= PASSAGE TO READ =
+ + +

Khyber's Thanksgiving Quip |
Uninvited guests to a cuisine that was and was not of our own making, then, we remained occasional patrons, and always interested observers of the processes in motion all around us. When The London Sizzler came to the plaza at the corner of 59 and Hilcroft, we hoped that this marked the start of a new interaction of “ethnic” and “American.” This smartly done restaurant in a thicket of nonchalant, lackadaisical mom-and-pop joints, complete with pool table and large screen television, seemed to invite new sorts of folks in, by bringing something of the UK and Indian-East African diaspora experience to the United States. Chicken piri piri was on the menu, fireblazingly spicy, but alongside other more conventional tandoori preparations. There was Gobi Manchurian, too, and other Indian Chinese dishes–for us a comfort food that we thought, surely others would enjoy as much as we had? We couldn’t have been more wrong. The idea of being served up “sizzler” had an American class resonance that we had no inkling of, and it brought Indian cuisine right to the level of your average Luby’s Cafeteria. Something about the dynamics of a place that served “non-veg” alongside spirits and pool tables didn’t appeal to many Indians, either. This, in spite of the fact that other Indian restaurants [Mayuri, Pavani] had long embraced the “multi-cuisine” concept [by which descriptor such regionally non-specific eateries are known in India], and served quite a mixed clientele.
We used London Sizzler as a site for several HapMap research focus groups, because it was a fair mid-point option, but not many who attended had even heard of the place, let alone stepped inside. If we hoped this would be an effective meeting point of East and West, it wasn’t. It couldn’t be. Instead, it offered a different sort of possibility. Here was a place of Indian diasporic confluence: a reconvergence, after so many travels to so many places, of the Indian Chinese, Indian-East African, Indian-British. But the conversation was limited to those of us who wished such reconvergences, and it didn’t go too far beyond us desis in any case, this time either.

+ + +

[Entries on spatial positioning]
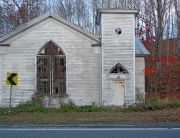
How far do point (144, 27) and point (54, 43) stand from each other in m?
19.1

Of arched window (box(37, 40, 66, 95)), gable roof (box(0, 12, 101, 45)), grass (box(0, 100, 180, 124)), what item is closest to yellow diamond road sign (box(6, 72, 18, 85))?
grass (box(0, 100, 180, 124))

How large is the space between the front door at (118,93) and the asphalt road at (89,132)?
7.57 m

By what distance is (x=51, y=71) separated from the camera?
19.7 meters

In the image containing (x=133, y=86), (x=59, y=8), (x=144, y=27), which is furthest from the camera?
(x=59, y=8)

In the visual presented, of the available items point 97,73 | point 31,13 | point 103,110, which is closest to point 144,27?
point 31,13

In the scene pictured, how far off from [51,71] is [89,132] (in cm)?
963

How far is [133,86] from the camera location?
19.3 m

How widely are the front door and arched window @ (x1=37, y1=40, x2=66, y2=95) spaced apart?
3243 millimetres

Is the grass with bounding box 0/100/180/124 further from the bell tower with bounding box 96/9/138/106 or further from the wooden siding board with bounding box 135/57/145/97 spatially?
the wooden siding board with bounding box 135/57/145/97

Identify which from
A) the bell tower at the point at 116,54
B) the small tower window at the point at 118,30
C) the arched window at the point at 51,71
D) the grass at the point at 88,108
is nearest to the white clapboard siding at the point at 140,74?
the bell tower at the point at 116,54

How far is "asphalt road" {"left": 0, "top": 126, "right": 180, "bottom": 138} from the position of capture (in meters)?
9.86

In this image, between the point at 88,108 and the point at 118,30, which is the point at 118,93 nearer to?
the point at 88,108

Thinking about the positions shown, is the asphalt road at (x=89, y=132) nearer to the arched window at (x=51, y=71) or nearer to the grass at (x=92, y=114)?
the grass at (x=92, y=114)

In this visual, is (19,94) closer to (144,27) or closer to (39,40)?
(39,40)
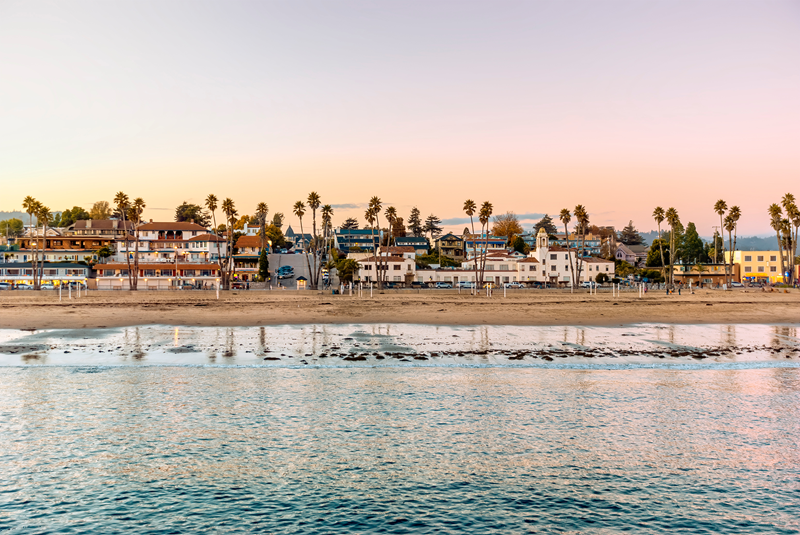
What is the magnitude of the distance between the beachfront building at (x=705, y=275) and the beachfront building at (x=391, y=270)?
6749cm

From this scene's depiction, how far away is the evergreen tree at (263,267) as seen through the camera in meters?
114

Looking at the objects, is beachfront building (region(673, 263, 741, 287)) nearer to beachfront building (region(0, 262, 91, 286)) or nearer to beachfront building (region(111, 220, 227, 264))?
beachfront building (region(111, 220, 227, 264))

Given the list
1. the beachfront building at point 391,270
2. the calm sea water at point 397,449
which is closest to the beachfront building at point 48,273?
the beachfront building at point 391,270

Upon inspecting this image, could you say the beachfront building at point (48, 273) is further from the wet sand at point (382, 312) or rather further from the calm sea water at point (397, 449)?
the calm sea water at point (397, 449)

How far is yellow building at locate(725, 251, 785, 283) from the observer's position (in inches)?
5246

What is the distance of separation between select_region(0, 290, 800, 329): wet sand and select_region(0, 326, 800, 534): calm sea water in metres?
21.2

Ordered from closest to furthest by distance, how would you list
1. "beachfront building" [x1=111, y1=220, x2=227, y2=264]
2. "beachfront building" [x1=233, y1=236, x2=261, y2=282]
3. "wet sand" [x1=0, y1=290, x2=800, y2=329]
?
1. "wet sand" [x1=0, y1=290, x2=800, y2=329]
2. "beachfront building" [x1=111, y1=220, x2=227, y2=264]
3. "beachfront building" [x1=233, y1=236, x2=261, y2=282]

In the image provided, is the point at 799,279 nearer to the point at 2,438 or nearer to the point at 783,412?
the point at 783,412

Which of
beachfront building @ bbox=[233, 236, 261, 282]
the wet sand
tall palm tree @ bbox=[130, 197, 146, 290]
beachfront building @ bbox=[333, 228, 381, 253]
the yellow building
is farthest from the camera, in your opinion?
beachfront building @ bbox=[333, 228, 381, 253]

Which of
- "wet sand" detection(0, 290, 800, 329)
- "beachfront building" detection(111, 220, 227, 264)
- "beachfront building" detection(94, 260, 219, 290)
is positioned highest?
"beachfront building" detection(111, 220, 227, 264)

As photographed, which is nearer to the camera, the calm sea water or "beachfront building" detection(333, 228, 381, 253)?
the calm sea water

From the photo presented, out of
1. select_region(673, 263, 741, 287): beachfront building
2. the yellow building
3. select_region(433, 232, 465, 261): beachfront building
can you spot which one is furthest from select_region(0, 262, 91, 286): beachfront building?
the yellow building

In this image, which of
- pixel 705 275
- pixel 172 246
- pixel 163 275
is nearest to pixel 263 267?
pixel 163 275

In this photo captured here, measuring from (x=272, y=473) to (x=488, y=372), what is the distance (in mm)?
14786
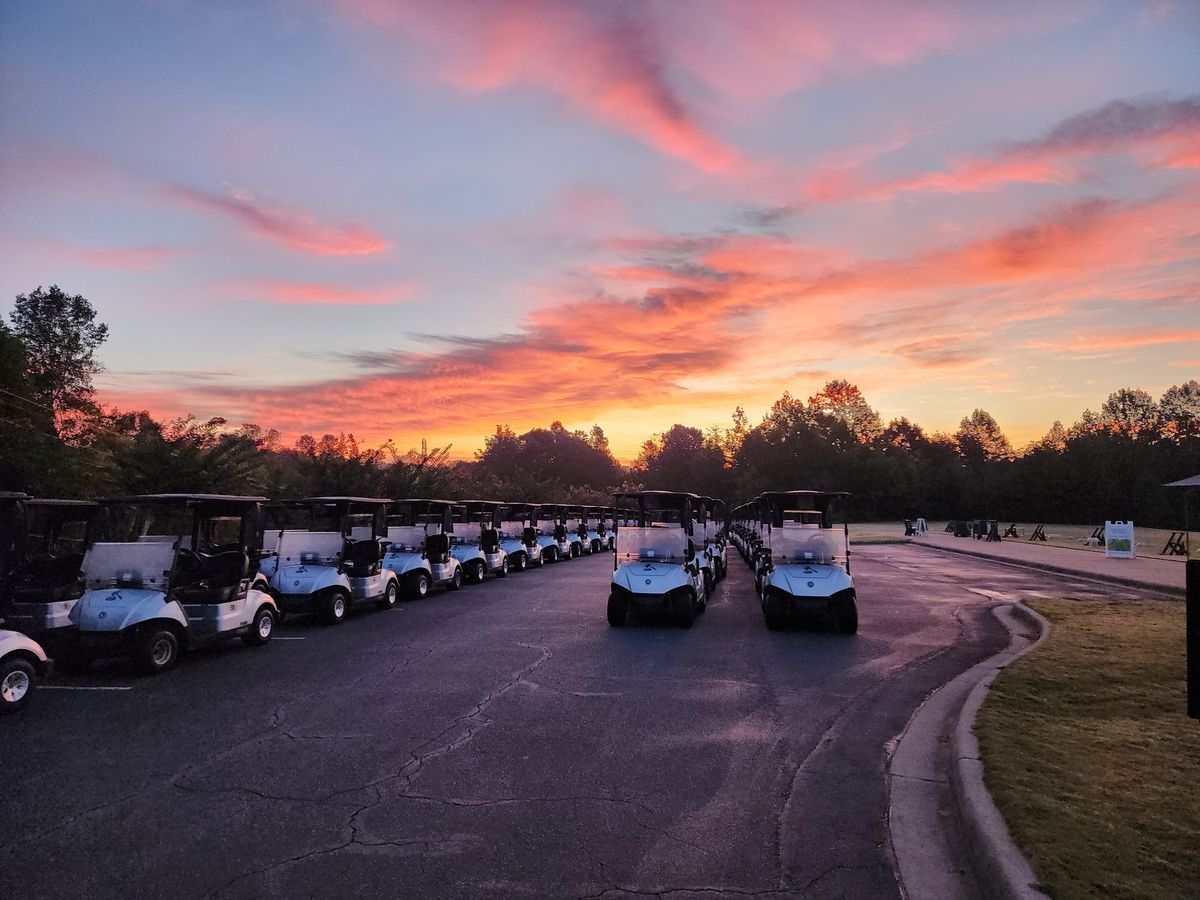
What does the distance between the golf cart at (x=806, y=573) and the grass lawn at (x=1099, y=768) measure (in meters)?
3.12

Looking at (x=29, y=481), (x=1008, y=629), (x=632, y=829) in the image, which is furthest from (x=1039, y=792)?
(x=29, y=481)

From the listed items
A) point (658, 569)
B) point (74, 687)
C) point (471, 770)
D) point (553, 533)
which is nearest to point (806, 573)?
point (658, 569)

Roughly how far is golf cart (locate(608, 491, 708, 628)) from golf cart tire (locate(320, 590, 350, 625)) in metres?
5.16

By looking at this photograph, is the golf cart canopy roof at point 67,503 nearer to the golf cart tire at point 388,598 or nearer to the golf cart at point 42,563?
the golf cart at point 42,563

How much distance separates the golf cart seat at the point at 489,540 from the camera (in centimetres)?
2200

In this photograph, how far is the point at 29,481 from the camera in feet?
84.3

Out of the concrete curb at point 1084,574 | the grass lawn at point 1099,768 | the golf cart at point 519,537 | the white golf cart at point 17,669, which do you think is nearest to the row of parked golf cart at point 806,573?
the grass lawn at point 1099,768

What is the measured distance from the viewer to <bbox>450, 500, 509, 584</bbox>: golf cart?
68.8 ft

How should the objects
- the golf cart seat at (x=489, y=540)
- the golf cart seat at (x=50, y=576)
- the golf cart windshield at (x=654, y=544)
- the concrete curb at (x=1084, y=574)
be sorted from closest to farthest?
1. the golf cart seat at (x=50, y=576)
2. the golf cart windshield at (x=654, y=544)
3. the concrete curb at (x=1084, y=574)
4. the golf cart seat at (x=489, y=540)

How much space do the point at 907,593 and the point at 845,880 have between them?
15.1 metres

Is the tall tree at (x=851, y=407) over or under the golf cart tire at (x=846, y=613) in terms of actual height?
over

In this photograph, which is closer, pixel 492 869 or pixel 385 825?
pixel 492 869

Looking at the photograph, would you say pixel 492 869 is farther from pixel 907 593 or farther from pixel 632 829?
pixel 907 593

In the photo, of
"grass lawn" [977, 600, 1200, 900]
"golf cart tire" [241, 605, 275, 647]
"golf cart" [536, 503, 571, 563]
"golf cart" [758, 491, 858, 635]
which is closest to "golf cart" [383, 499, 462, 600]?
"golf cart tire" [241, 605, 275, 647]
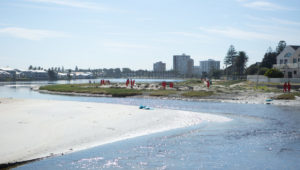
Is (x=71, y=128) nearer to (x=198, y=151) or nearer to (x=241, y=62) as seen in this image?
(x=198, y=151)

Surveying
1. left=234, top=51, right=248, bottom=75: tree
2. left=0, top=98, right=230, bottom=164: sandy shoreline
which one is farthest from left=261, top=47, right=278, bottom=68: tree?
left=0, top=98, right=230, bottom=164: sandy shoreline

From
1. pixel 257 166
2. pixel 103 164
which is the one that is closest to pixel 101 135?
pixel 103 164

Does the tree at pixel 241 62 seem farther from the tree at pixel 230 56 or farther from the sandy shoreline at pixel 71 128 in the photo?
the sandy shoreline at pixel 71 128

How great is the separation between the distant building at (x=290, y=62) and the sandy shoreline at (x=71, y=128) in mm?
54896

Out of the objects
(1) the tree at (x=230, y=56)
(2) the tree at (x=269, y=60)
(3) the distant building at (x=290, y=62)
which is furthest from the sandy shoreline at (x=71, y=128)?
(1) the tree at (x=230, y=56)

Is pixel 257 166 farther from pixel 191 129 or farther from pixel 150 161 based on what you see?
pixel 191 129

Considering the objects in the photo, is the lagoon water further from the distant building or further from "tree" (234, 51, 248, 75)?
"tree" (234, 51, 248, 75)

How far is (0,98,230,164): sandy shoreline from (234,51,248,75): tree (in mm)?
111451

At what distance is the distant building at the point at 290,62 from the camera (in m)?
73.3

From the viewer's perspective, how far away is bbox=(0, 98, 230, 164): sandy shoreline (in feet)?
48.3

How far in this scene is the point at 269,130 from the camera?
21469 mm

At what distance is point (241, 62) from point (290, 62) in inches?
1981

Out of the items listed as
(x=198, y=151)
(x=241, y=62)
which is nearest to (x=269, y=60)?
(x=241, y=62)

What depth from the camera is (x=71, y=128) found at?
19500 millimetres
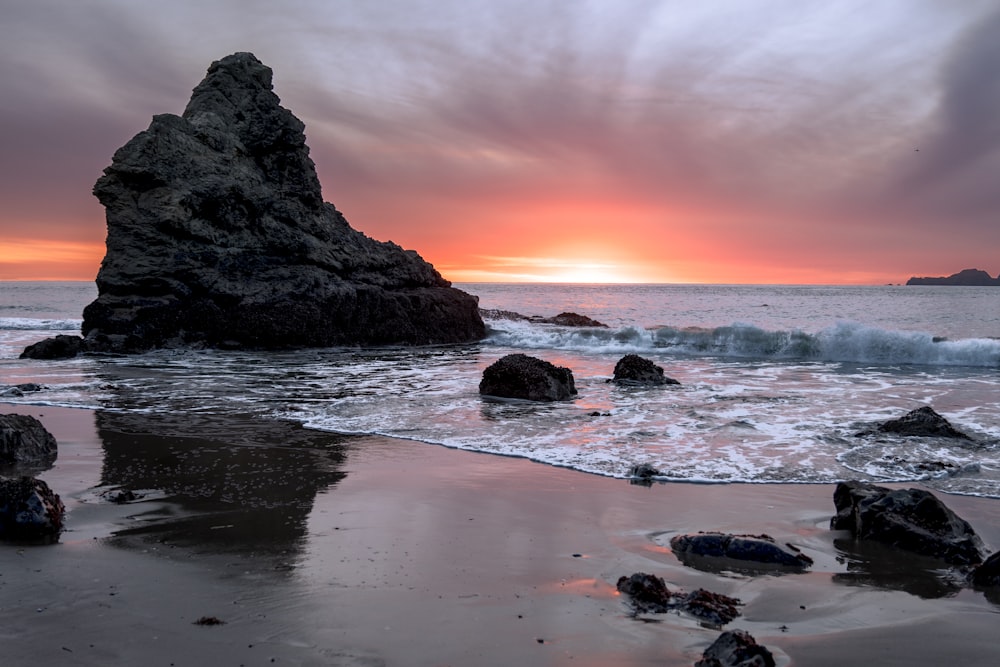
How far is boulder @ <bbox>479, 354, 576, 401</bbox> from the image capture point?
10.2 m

+ + +

= PARTS OF THE EXERCISE =
a – According to the passage about The London Sizzler, where did the restaurant open?
b – Go on with the passage about The London Sizzler from the point where it stops.

= ANSWERS BELOW =
a – At the plaza at the corner of 59 and Hilcroft.

b –
When the “Bombay Palace” on Westheimer gave itself over to Kiran Verma, though, it was clear something else was going on. Not since Mickey Kapoor had moved into Khyber–his third restaurant in town, this one located on a piece of prime real estate between Rice University and what would soon become the swankily urban Upper Kirby district, the gateway to the elite River Oaks–had an Indian restauranteur made such a move from suburbs [“Ashiana” on Briar Forest] to the Inner Loop, from margin to center. And to Highland Village, no less, en route to Uptown: what a center to occupy! “Kiran’s” completed what Ashiana had begun: the development of an “Indian plus” approach, as one review noted, with usual Mughlai fare but then more. Racks of lamb, seafood curries, crab salads, more imagination for dessert than we are used to seeing, and a wine list where we were always told “Indian” did not pair well with wine. Kiran’s was a place where the “magic of Mumbai [met] the charisma of Calcutta.” Colonial fascinations were not far behind, but at least it seemed that they were in the process of being decentered.
But then what was this in 2011, a restaurant done up in urban industrial chic in Upper Kirby, ensconsced within a shopping-cum-loft-residential complex and calling itself “Pondicheri”?
Like Verma, Jaisinghani had begun ourside the loop 610. Her first restaurant was Indika–named tellingly after the 300 BCE Greek ambassador Megasthenes’ historical work by the same name, colonial romance eschewed for historical self-assuredness. Indika moved from cramped quarters on Memorial to its gloriously present Montrose/ Westheimer location in midtown Houston. Pondicheri, by contrast, seemed to have begun not as a trial out in the burbs, but with all the self-confidence of having arrived. If this was an invitation to Indian cuisine, it was of a different sort: secure enough in its poise to offer railway breakfasts and street food while reinvigorating the classic Mughlai fineries.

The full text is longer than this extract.